■ Exercise objective
Nothing should be left out. Transcribe the entries exactly as written.
[[ Data extracts, beginning ]]
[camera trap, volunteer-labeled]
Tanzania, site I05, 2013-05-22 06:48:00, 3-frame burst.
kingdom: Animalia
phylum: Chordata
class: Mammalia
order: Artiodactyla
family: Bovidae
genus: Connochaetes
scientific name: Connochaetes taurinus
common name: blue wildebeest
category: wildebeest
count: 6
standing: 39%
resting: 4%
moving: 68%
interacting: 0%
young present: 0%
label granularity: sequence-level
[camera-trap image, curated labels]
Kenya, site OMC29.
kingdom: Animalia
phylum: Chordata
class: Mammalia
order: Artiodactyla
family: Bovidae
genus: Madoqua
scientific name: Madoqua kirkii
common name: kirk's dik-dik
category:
[[ Data extracts, end ]]
■ Task solution
[camera trap, volunteer-labeled]
Tanzania, site I05, 2013-05-22 06:48:00, 3-frame burst.
kingdom: Animalia
phylum: Chordata
class: Mammalia
order: Artiodactyla
family: Bovidae
genus: Connochaetes
scientific name: Connochaetes taurinus
common name: blue wildebeest
category: wildebeest
count: 6
standing: 39%
resting: 4%
moving: 68%
interacting: 0%
young present: 0%
label granularity: sequence-level
[camera-trap image, curated labels]
Kenya, site OMC29.
kingdom: Animalia
phylum: Chordata
class: Mammalia
order: Artiodactyla
family: Bovidae
genus: Madoqua
scientific name: Madoqua kirkii
common name: kirk's dik-dik
category:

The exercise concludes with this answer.